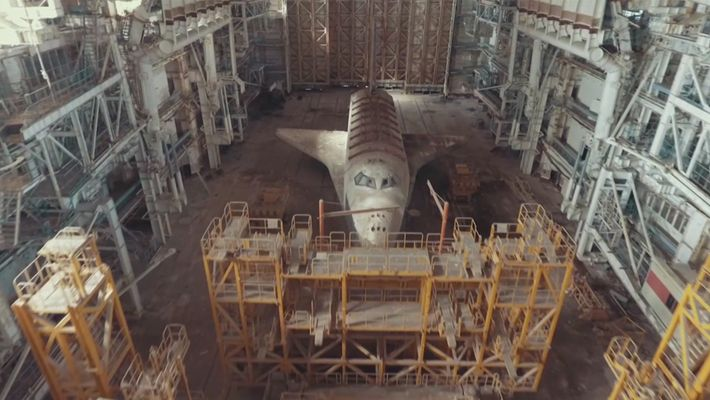 D'inquiétantes navettes spatiales soviétiques retrouvées dans le désert du Kazakhstan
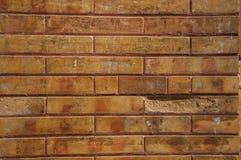 Pared hecha de ladrillos en fachada del edificio de tienda en Mérida fotografía de archivo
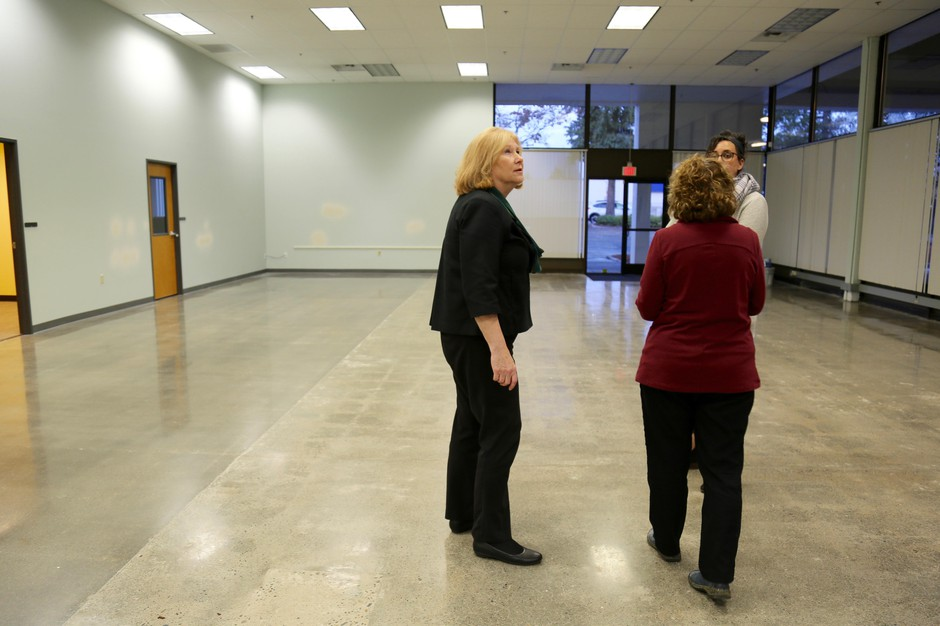 Vancouver Mayor Anne McEnerny-Ogle takes a tour of the Vancouver Navigation Center, the city's 5,000-square-foot homeless day center, in 2018.
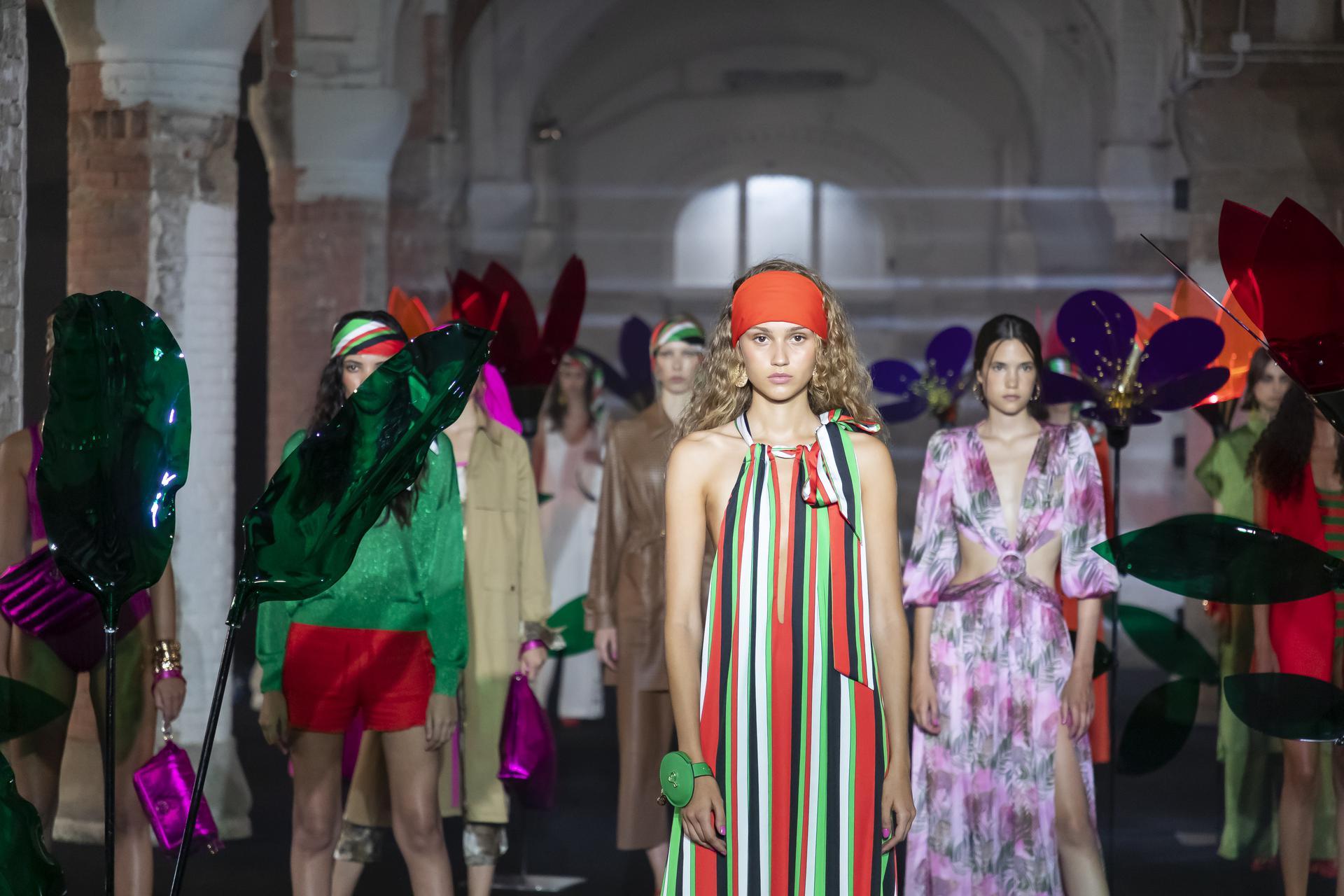 Maite%20by%20Lola%20Casademunt%20ambient 1239 - 080 Barcelona Fashion Digital Edition concluye con su cuarta sesión de los últimos Fashion Show Films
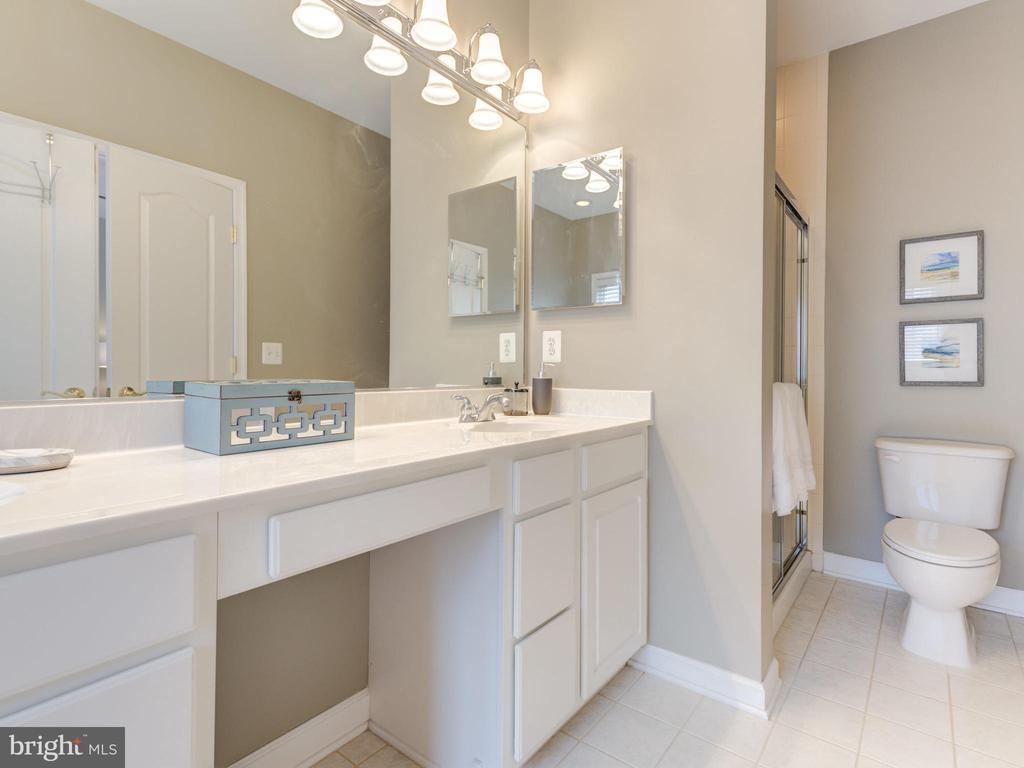 EXPANSIVE MASTER BATH WITH SEPARATE SHOWER - 19145 COMMONWEALTH TER, LEESBURG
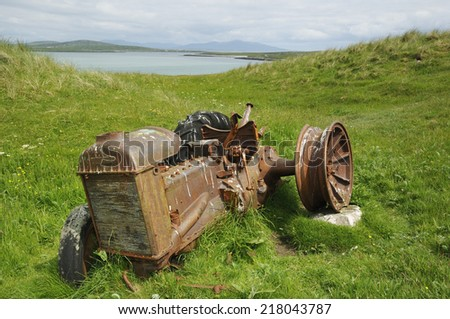 Vintage Fordson Tractor abandoned in Remote Outer Hebrides - stock photo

- - -

Write out the listing above exactly, images omitted.

→ RESPONSE
 D'inquiétantes navettes spatiales soviétiques retrouvées dans le désert du Kazakhstan
 Pared hecha de ladrillos en fachada del edificio de tienda en Mérida fotografía de archivo
 Vancouver Mayor Anne McEnerny-Ogle takes a tour of the Vancouver Navigation Center, the city's 5,000-square-foot homeless day center, in 2018.
 Maite%20by%20Lola%20Casademunt%20ambient 1239 - 080 Barcelona Fashion Digital Edition concluye con su cuarta sesión de los últimos Fashion Show Films
 EXPANSIVE MASTER BATH WITH SEPARATE SHOWER - 19145 COMMONWEALTH TER, LEESBURG
 Vintage Fordson Tractor abandoned in Remote Outer Hebrides - stock photo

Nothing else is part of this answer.